BC mantém juro básico em 14,25% e reforça que não há espaço para cortes

3 Min, DE LEITURA

BRASÍLIA (Reuters) - O Banco Central manteve nesta quarta-feira a taxa básica de juros em 14,25 por cento ao ano em decisão unânime e em linha com expectativa dominante de especialistas, repetindo não haver espaço para corte nos juros tão cedo, na primeira reunião do Comitê de Política Monetária (Copom) sob o comando de Ilan Goldfajn.

"Tomados em conjunto, o cenário básico e o atual balanço de riscos indicam não haver espaço para flexibilização da política monetária", informou o BC em comunicado com novo formato, mais extenso e pelo qual apontou riscos para o cenário de inflação, entre os quais a permanência de "incertezas quanto à aprovação e implementação dos ajustes necessários na economia".

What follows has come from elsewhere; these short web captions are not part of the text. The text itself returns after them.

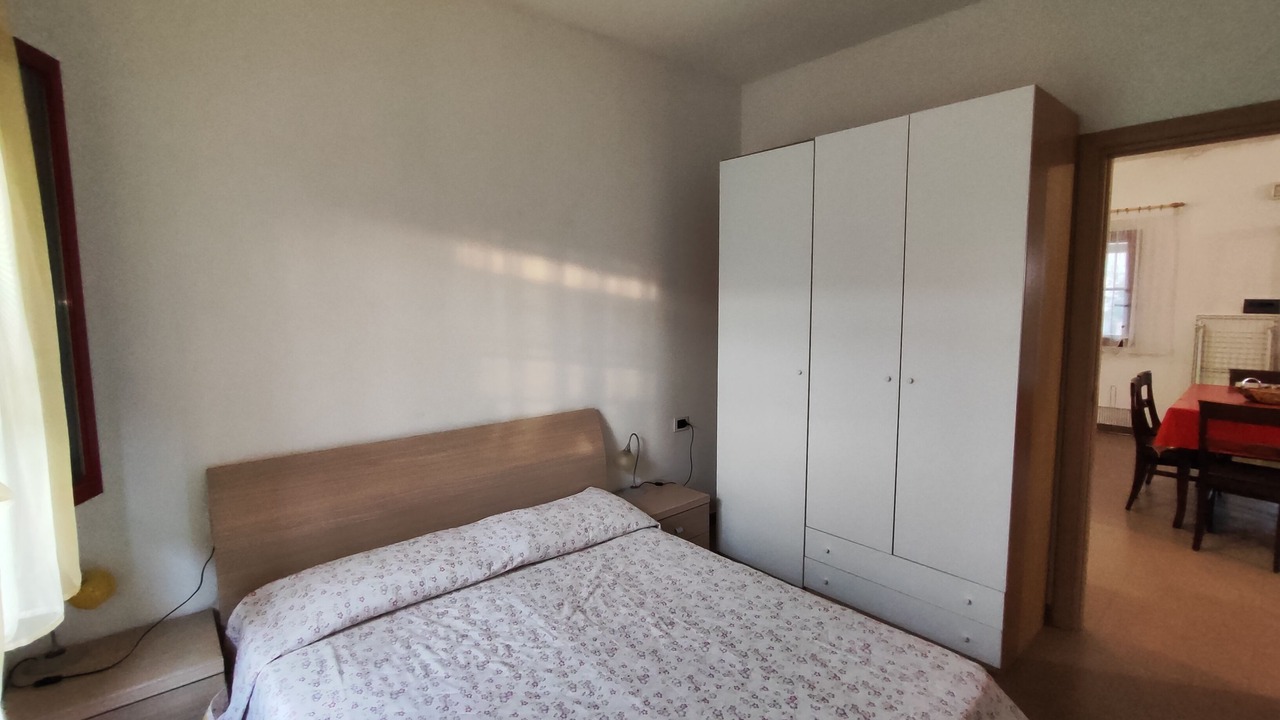 Photo of Bedroom in Vieste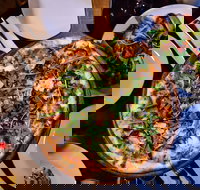 Antico Woodfire Pizza - Restaurant Guide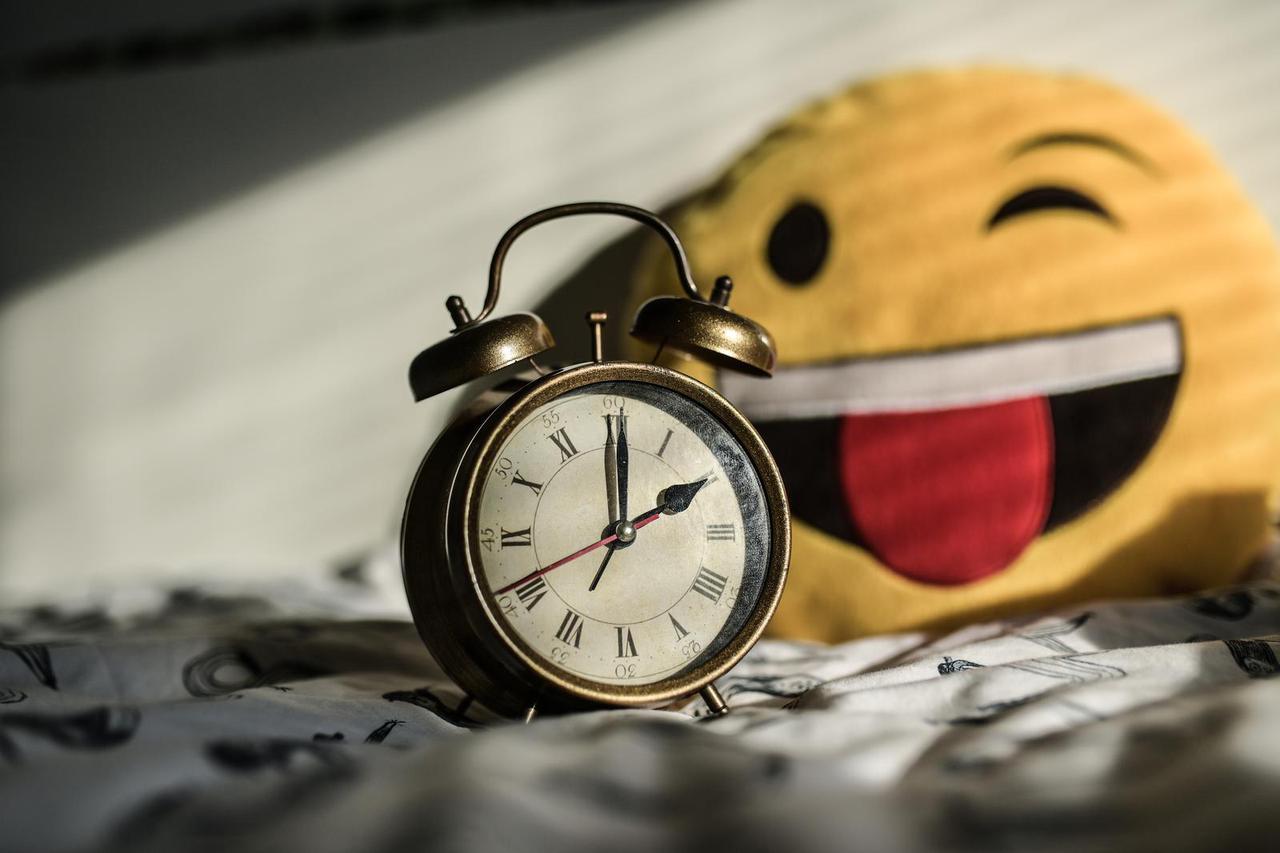 30. listopada počinje zimsko računanje vremena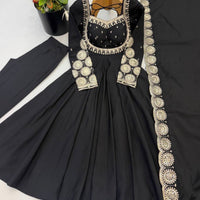 Anarkali Collection "Tamaraï"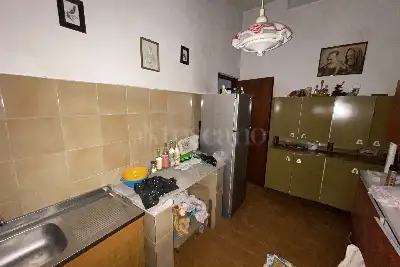 Casa in vendita, Via Alessandro Manzoni, Messina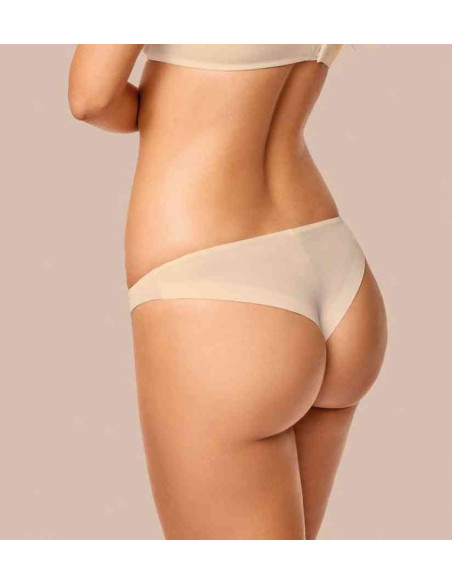 Woman brazilian briefs in recycled microfiber Infiore art. 971 Woman brazilian briefs in recycled microfiber Infiore art. 971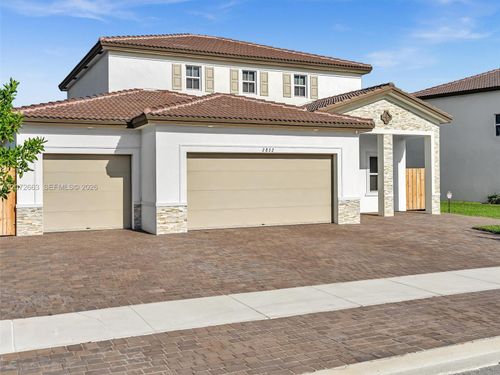 0-2832 Se 23rd Avenue, Homestead, FL, 33035 | Card Image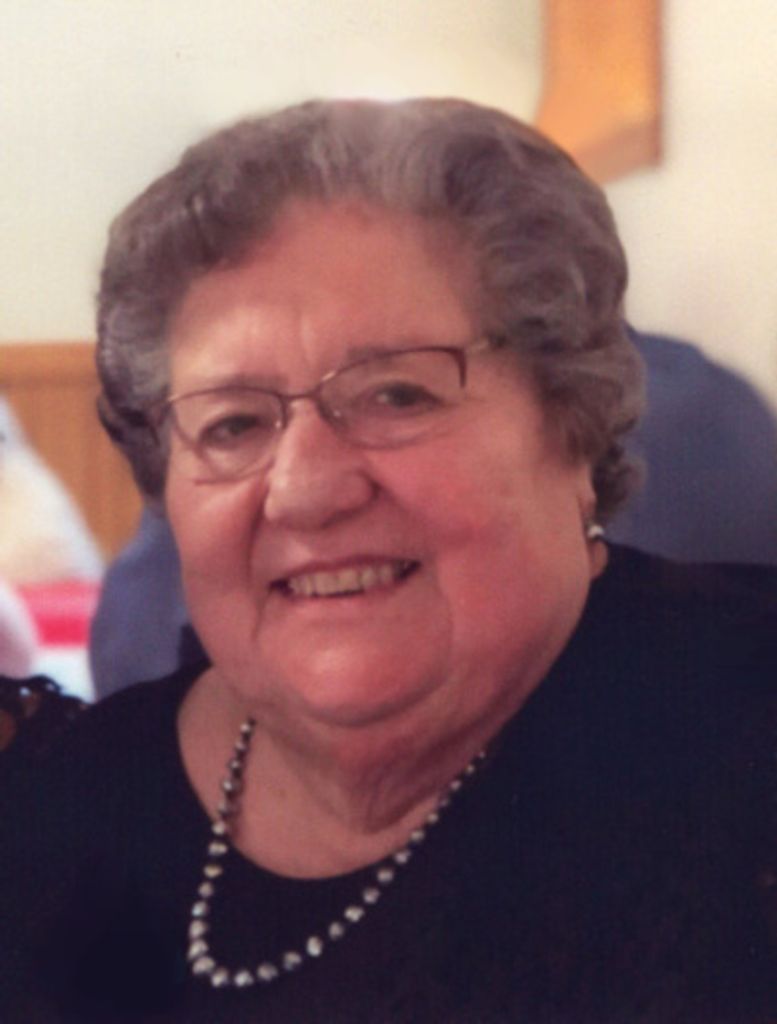 Maxine Margaret Yanda Profile Photo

O BC também salientou que a inflação acima do esperado no curto prazo, em boa medida decorrente de preços de alimentos, pode se mostrar persistente, e que um período prolongado com inflação alta e com expectativas acima da meta pode reforçar mecanismos inerciais e retardar o processo de desinflação.

Por outro lado, chamou atenção para fatores que, se concretizados, podem ajudá-lo na tarefa de combater a alta de preços na economia.

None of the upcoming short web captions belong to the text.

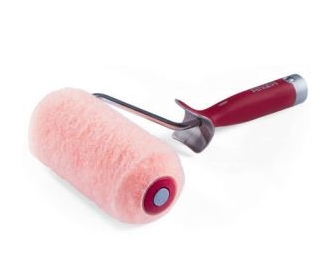 Anza Basic Wałek Rilon maxi 18 cm+rączka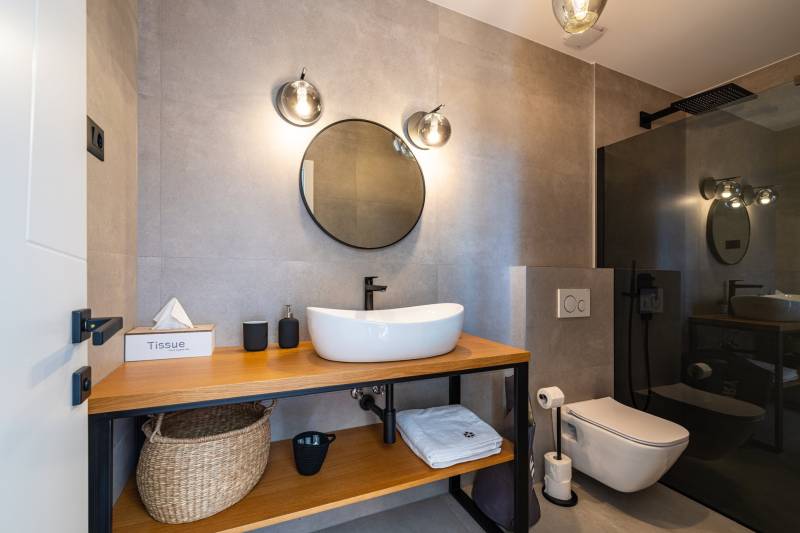 Luxusvilla Only Forever mit Pool Zadar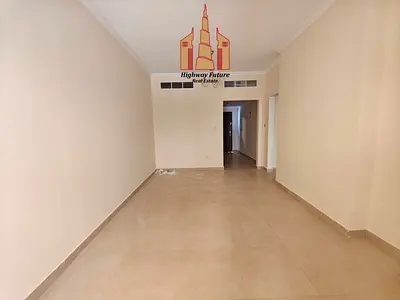 READY TO MOVE 1BHK WITH CAR PARKING/BALCONY OPPOSITE OF ZAHIA CITY CENTER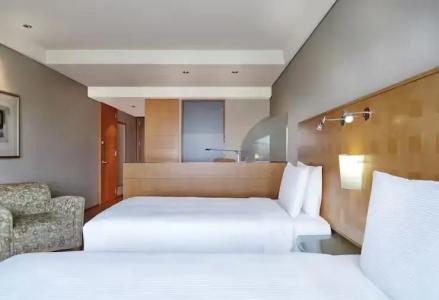 Hilton Sao Paulo Morumbi - 79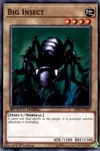 Product image for Big Insect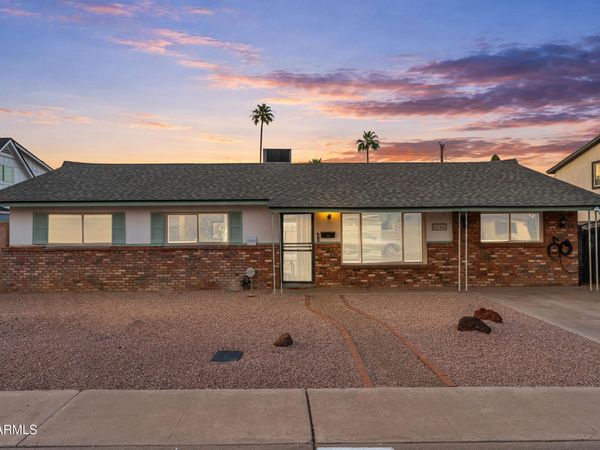 8544 E KEIM Drive, Scottsdale, AZ 85250
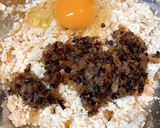 美味い豆を美味く食うための大豆ハンバーグ作り方8写真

"Os ajustes na economia podem ser implementados de forma mais célere, permitindo ganhos de confiança e reduzindo as expectativas de inflação; e o nível de ociosidade na economia pode produzir desinflação mais rápida do que a refletida nas projeções do Copom", trouxe o comunicado.

Pesquisa Reuters mostrou que 42 de 43 economistas consultados previram que a Selic não seria mexida agora, com avaliações de que o Copom sob a batuta de Ilan poderia reforçar o tom mais duro na condução da política monetária.

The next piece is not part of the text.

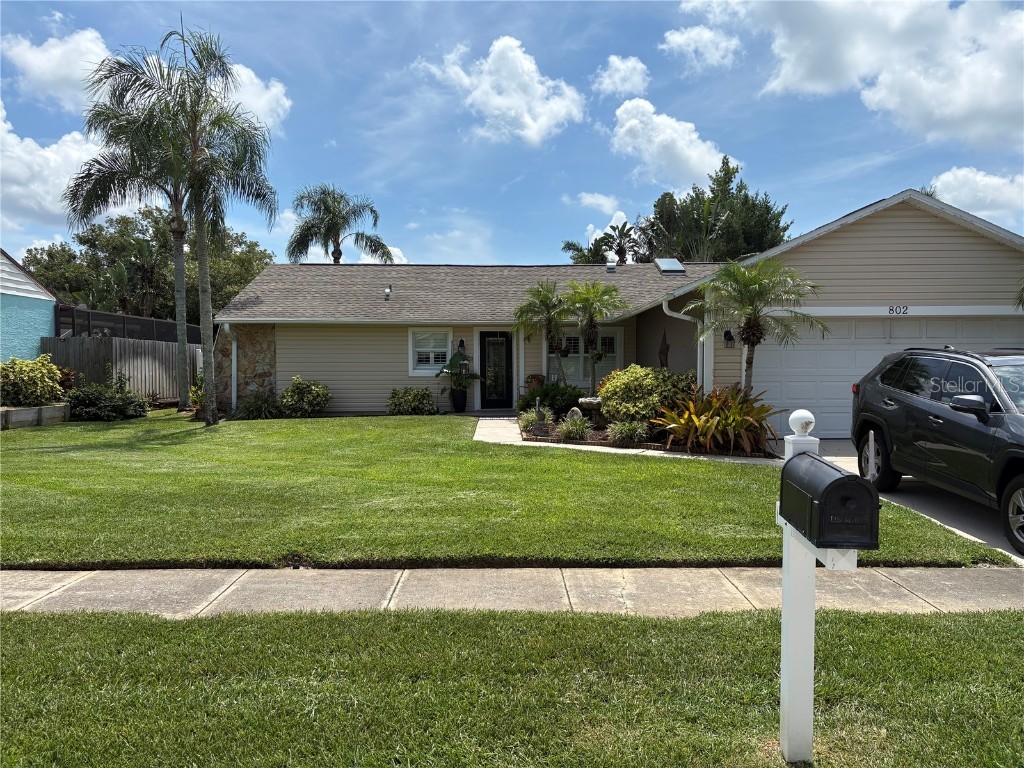 802 Woodhill Court Palm Harbor FL 34683 O6339391 image1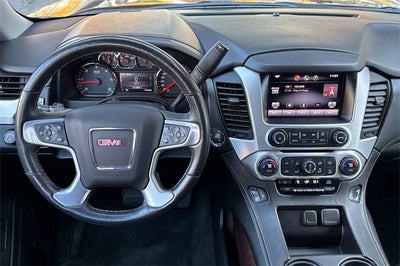 2015 GMC Yukon XL SLT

Com a decisão, a Selic segue no mesmo patamar desde julho de 2015, o mais alto em quase uma década e no período mais longo de estabilidade desde que o regime de metas foi implantado em 1999.

Ilan já vinha reforçando que o objetivo do BC é fazer com que a inflação encerre este ano dentro da meta --de 4,5 por cento pelo IPCA, com margem de dois pontos percentuais-- e que caia para o centro do objetivo em 2017, quando a banda de oscilação foi estabelecida em 1,5 ponto.

De modo geral, especialistas acreditam que o movimento de corte da Selic deve começar apenas em outubro, o que levaria o Copom a repetir a manutenção da taxa no encontro de agosto.

Em 12 meses até junho, o IPCA acumulava alta de 8,84 por cento.

No comunicado, o Copom informou que projeções sobre a inflação permaneceram "relativamente estáveis nos horizontes relevantes para a condução da política monetária desde sua última reunião", mas caíram sobre os números divulgados no último Relatório de Inflação. No cenário de referência, completou o BC, a projeção para a inflação de 2017 encontra-se em torno da meta de 4,5 por cento.

Economistas, por sua vez, estimam que esse avanço do IPCA será de 5,3 por cento em 2017, conforme pesquisa Focus mais recente.